> _Compiti richiesti_
A - Rispondi alle domande seguenti sul testo su Taxi Monamour:
(i) Da quale situazione nasce l'espressione "Taxi Monamour"?
(ii) Chi ha curato la fotografia?
(iii) Di quale regista viene ricordata l'essenzialità visiva?
B - Per favore, elenca tutte le persone citate per nome nel testo su Taxi Monamour.

══ Testo estratto ══

Il loro incontro è fugace e inaspettato. Completandosi nelle loro diversità, vivono una serie di momenti di libertà, rispettivamente accantonando per qualche istante ciò che fa più male. Taxi Monamour è un’espressione che nasce da un passaggio che accettano insieme, in una notte di sciopero dei mezzi, dove due ragazzi ci provano con loro senza successo.

Quello che nasce tra le due è più di un’amicizia: l’una riesce a leggere la solitudine dell’altra, si riconoscono quando nessun altro sembra capirle, e scelgono per la loro vita incondizionatamente, con il coraggio di andare contro, anche quando questo comporta intraprendere la strada meno sicura.

Il linguaggio di Taxi Monamour

La forza di Taxi Monamour sta nel suo linguaggio: seguendo due individualità all’interno di situazioni quotidiane e prigioni personali, De Caro ricorda con la ricerca della sua regia e con la scelta della fotografia (di Manuele Mandolesi) l’essenzialità visiva di Cristian Mungiu, e una poetica intessuta di indagine trasparente e verità tangibile, che attraversa luoghi e interpreti.

═══
══ Estratto del dataset ══

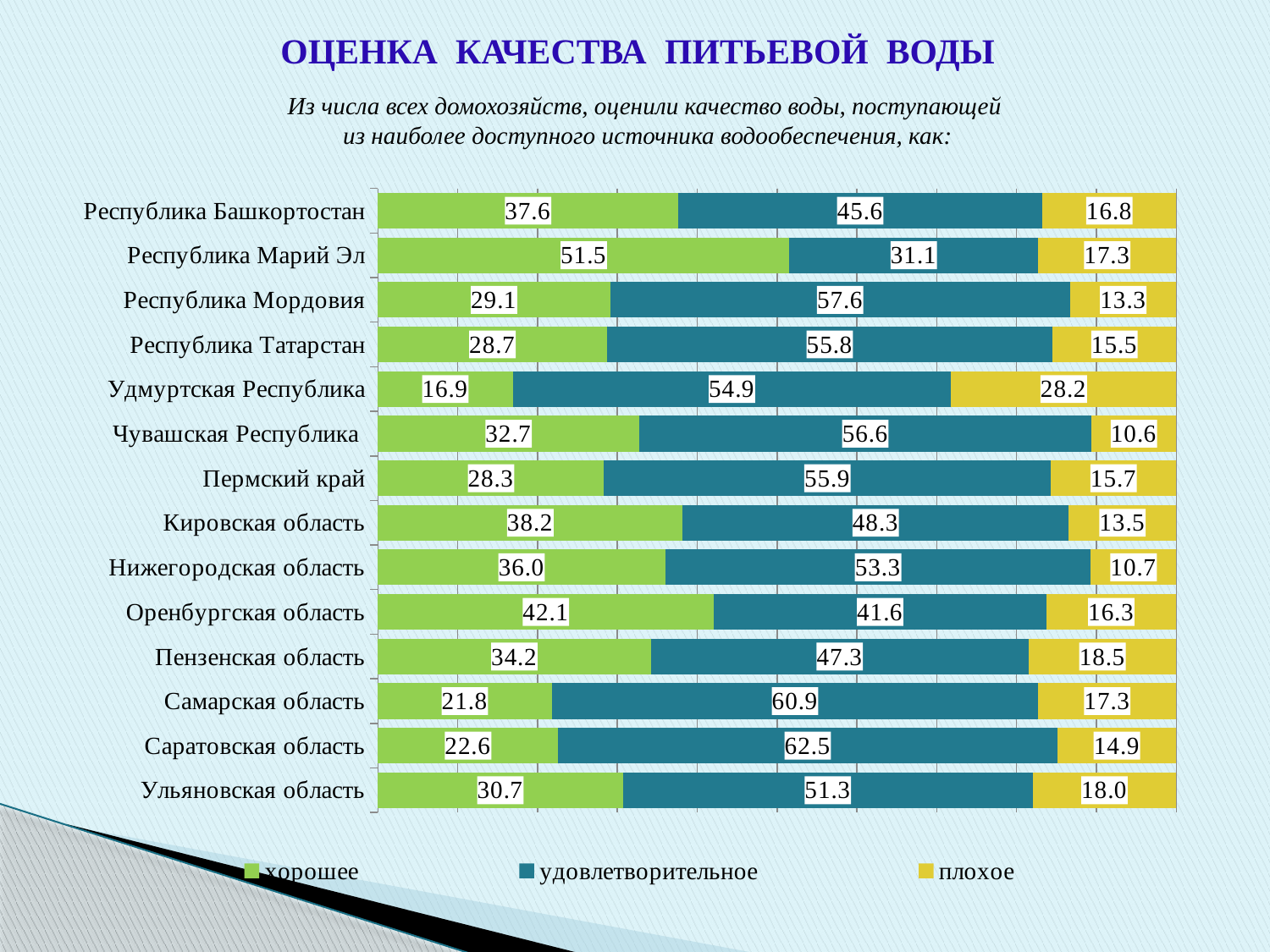
How many regions are listed on the chart? 14 Which region has the highest value for 'плохое'? Удмуртская Республика What is the value of 'плохое' for Удмуртская Республика? 28.2 How many series does the legend list? 3 Which is larger for Оренбургская область: 'хорошее' or 'удовлетворительное'? хорошее What kind of chart is shown on the slide? Stacked bar chart Which region has the lowest value for 'хорошее'? Удмуртская Республика What is the total of the stacked bar for Республика Башкортостан? 100.0 What is the difference between the 'хорошее' values for Республика Башкортостан and Удмуртская Республика? 20.7 Which region has the highest value for 'хорошее'? Республика Марий Эл What is the value of 'удовлетворительное' for Саратовская область? 62.5 What is the value of 'хорошее' for Республика Марий Эл? 51.5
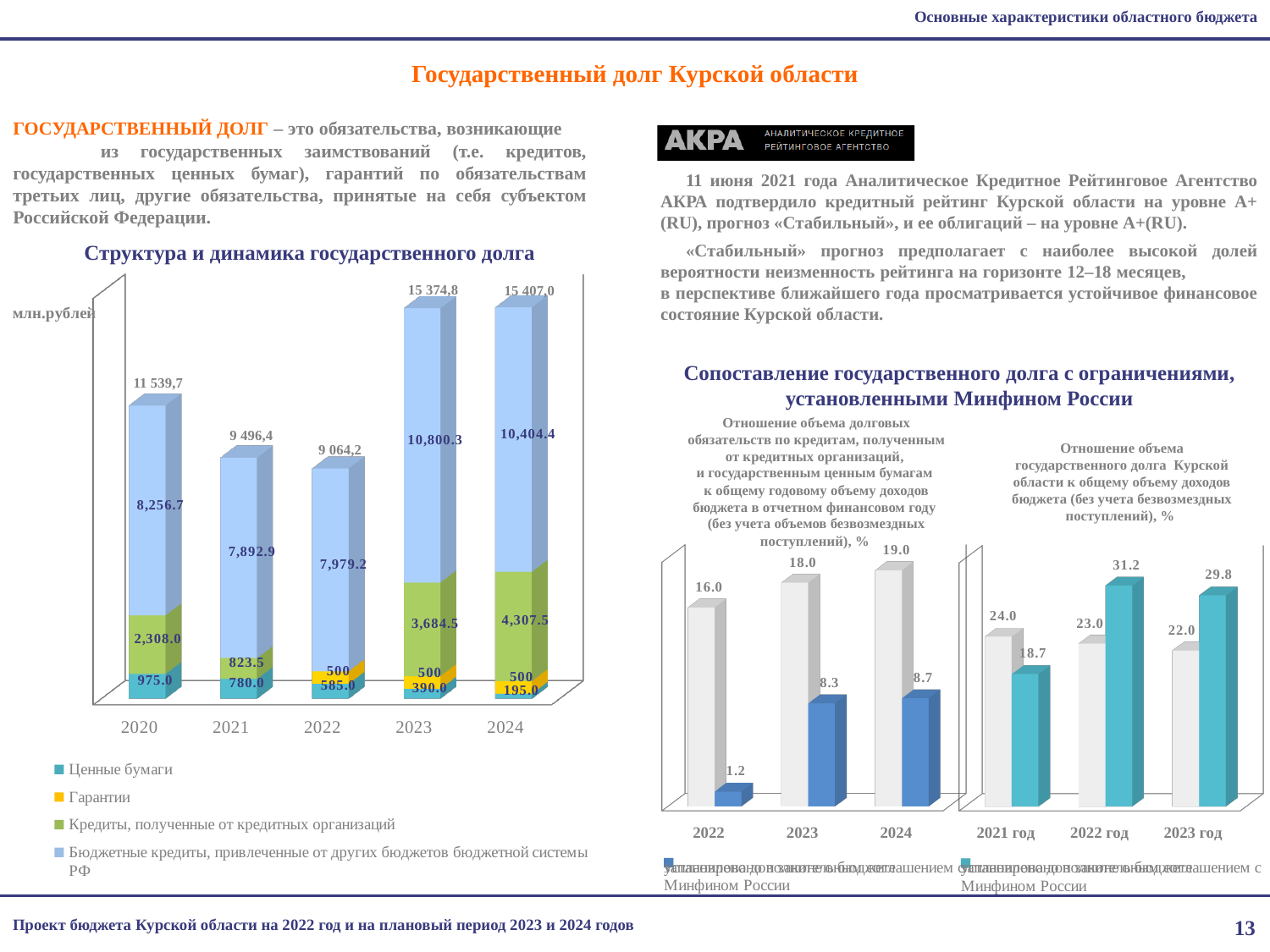
In the chart 'Структура и динамика государственного долга', what is the value of 'Бюджетные кредиты, привлеченные от других бюджетов бюджетной системы РФ' for 2024? 10,404.4 In the chart 'Структура и динамика государственного долга', which year has the lowest total state debt? 2022 In the chart 'Структура и динамика государственного долга', what is the value of 'Ценные бумаги' for 2020? 975.0 In the chart 'Структура и динамика государственного долга', which is larger: 'Ценные бумаги' in 2021 or in 2022? 2021 In the middle chart 'Отношение объема долговых обязательств по кредитам...', what is the value of the blue bar for 2022? 1.2 In the chart 'Структура и динамика государственного долга', how many series does the legend list? 4 What type of chart is 'Структура и динамика государственного долга'? Stacked bar chart In the chart 'Структура и динамика государственного долга', how many years are shown on the x axis? 5 In the chart 'Структура и динамика государственного долга', what is the total state debt shown for 2023? 15 374,8 In the chart 'Структура и динамика государственного долга', which year has the highest total state debt? 2024 In the right chart 'Отношение объема государственного долга Курской области к общему объему доходов бюджета', what is the value of the teal bar for 2022 год? 31.2 In the chart 'Структура и динамика государственного долга', what is the difference between the 'Кредиты, полученные от кредитных организаций' values for 2024 and 2023? 623.0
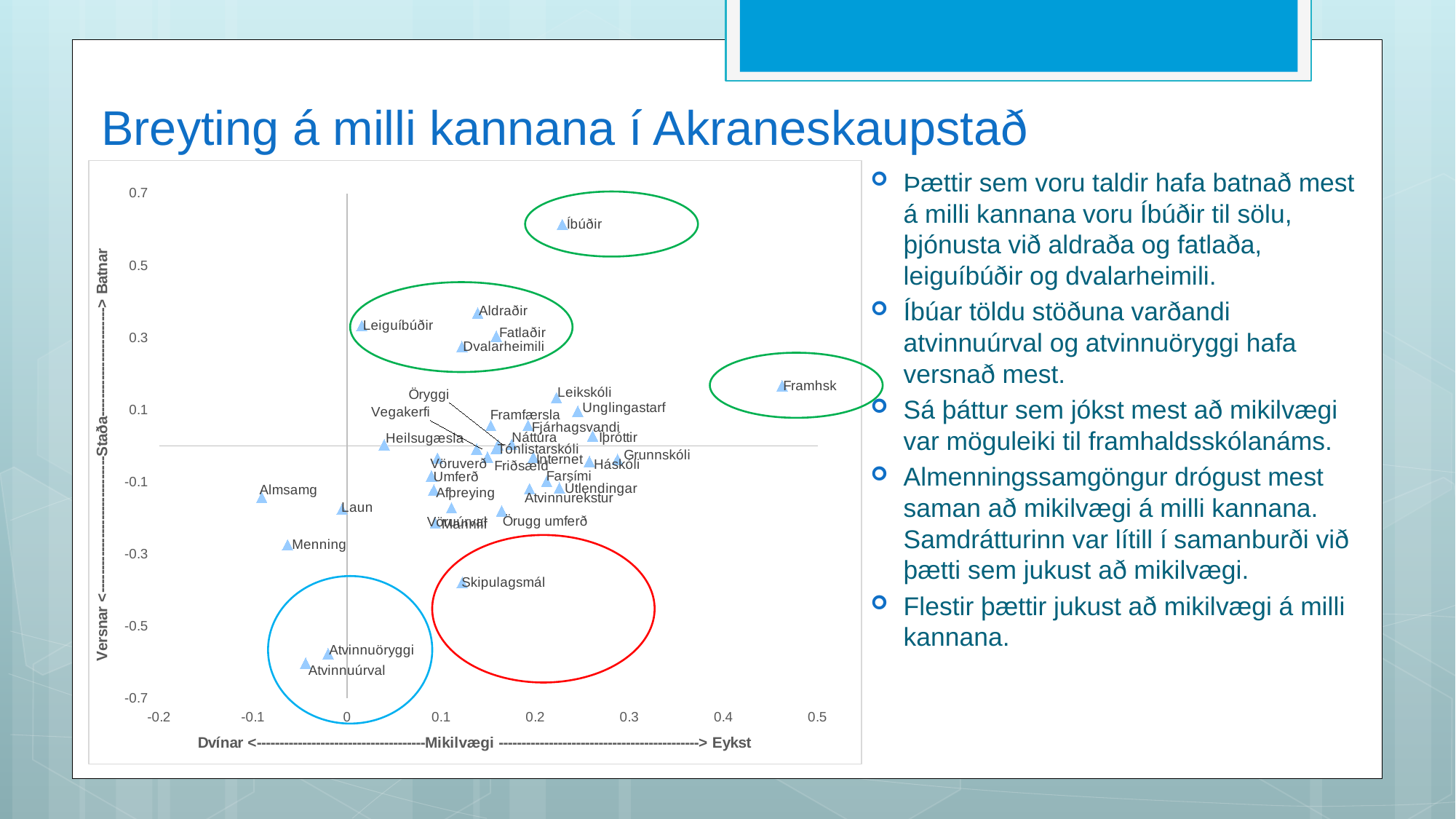
Which point is higher on the vertical axis, Íbúðir or Aldraðir? Íbúðir Is the horizontal-axis value for Framhsk greater or less than 0.4? greater What kind of chart is shown on the slide? scatter chart Which point is highest on the vertical axis? Íbúðir Which point is furthest to the left on the horizontal axis? Almsamg Is the vertical-axis value for Skipulagsmál greater or less than -0.3? less Is the vertical-axis value for Íbúðir greater or less than 0.5? greater How many green ellipses are drawn on the chart? 3 Which point is further right on the horizontal axis, Framhsk or Leikskóli? Framhsk Which point is furthest to the right on the horizontal axis? Framhsk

═══

> _Ecco le risposte_
A -
(i) Da un passaggio che le due accettano insieme, in una notte di sciopero dei mezzi, durante la quale due ragazzi ci provano con loro senza successo.
(ii) Manuele Mandolesi.
(iii) Cristian Mungiu.

B -
De Caro
Manuele Mandolesi
Cristian Mungiu